El actual formato de MotoGP ha convertido los viernes en una auténtica olla a presión. Lo que antes eran sesiones de puesta a punto y tanteo, ahora son batallas campales donde un error te condena para el resto del Gran Premio. Esta dinámica, que ha añadido picante pero también estrés a raudales, está siendo cuestionada por algunos actores dentro del paddock. Davide Brivio, el hombre al frente del proyecto Trackhouse, tiene claro que hay margen de mejora para cuidar más al piloto y al espectáculo.
Con una trayectoria que envidiaría cualquiera, habiendo pasado por los garajes de Yamaha con Valentino Rossi, Suzuki con Joan Mir y hasta una incursión en la Fórmula 1, Brivio sabe perfectamente qué teclas tocar. En una charla reciente con el medio Crash.net, el italiano ha puesto sobre la mesa una propuesta que cambiaría la estructura del fin de semana tal y como la conocemos hoy.

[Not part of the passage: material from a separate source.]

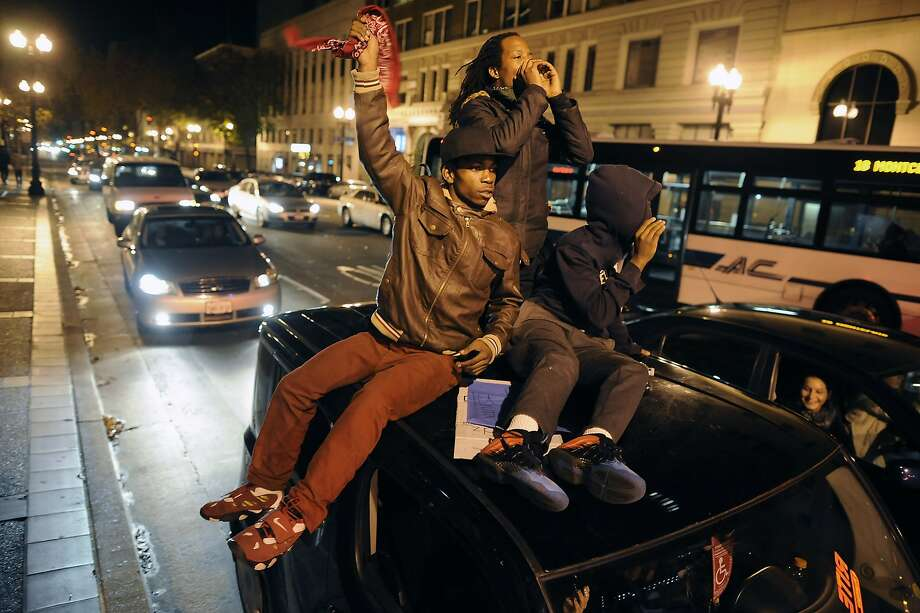 People ride on top of a car as marchers make their way down Telegraph Ave. during the fifth night of protests in Oakland, CA, on Wednesday, December 10, 2014. Photo: Michael Short, Special To The Chronicle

Su idea es clara: acabar con el sistema de 'doble castigo' actual. Ahora mismo, una mala clasificación te manda al fondo de la parrilla tanto el sábado en la Sprint como el domingo en la carrera larga. “Personalmente, dividiría la clasificación. Una clasificación para el Sprint y una clasificación para la carrera del Gran Premio”, aseguró el jefe de Trackhouse.
La lógica es aplastante. El sistema vigente obliga a los pilotos a jugarse el tipo desde la tarde del viernes para entrar en el Top 10 y acceder a la Q2. Fallar ahí implica pasar por el purgatorio de la Q1, donde solo dos elegidos sobreviven. Brivio considera que jugarse todas las cartas en una sola vuelta rápida que vale por dos es excesivo.
Aunque es consciente de los malabares que tendría que hacer Dorna con los horarios de televisión, el italiano insiste en que sería lo más justo.. “Es difícil tal vez hacer que el horario funcione, pero yo haría esto porque no puedes comprometer todo el fin de semana el viernes por la tarde”, sentenció. Y es que resulta frustrante ver cómo todo el trabajo de un equipo se va al traste por un mal sector en el momento inoportuno.
Mirando más allá del cronómetro, Brivio también tiene un ojo puesto en la revolución que se nos viene encima. En 2027 los motores bajarán a 850 cc, un cambio técnico mayúsculo que promete agitar el avispero. Sin embargo, el directivo advierte que la ingeniería no debe perder de vista al aficionado que paga la entrada.
Leer también: Aprilia se la regaló y ahora él la vende: así puedes comprar la MotoGP personal de Aleix Espargaró
El equilibrio entre tecnología y diversión es su punto de referencia. “No soy ingeniero, pero miraré más y veré... Vamos a enfrentarnos a un gran cambio de regulación, pero siempre hay que pensar en qué podemos hacer para mejorar el espectáculo”, reflexionó.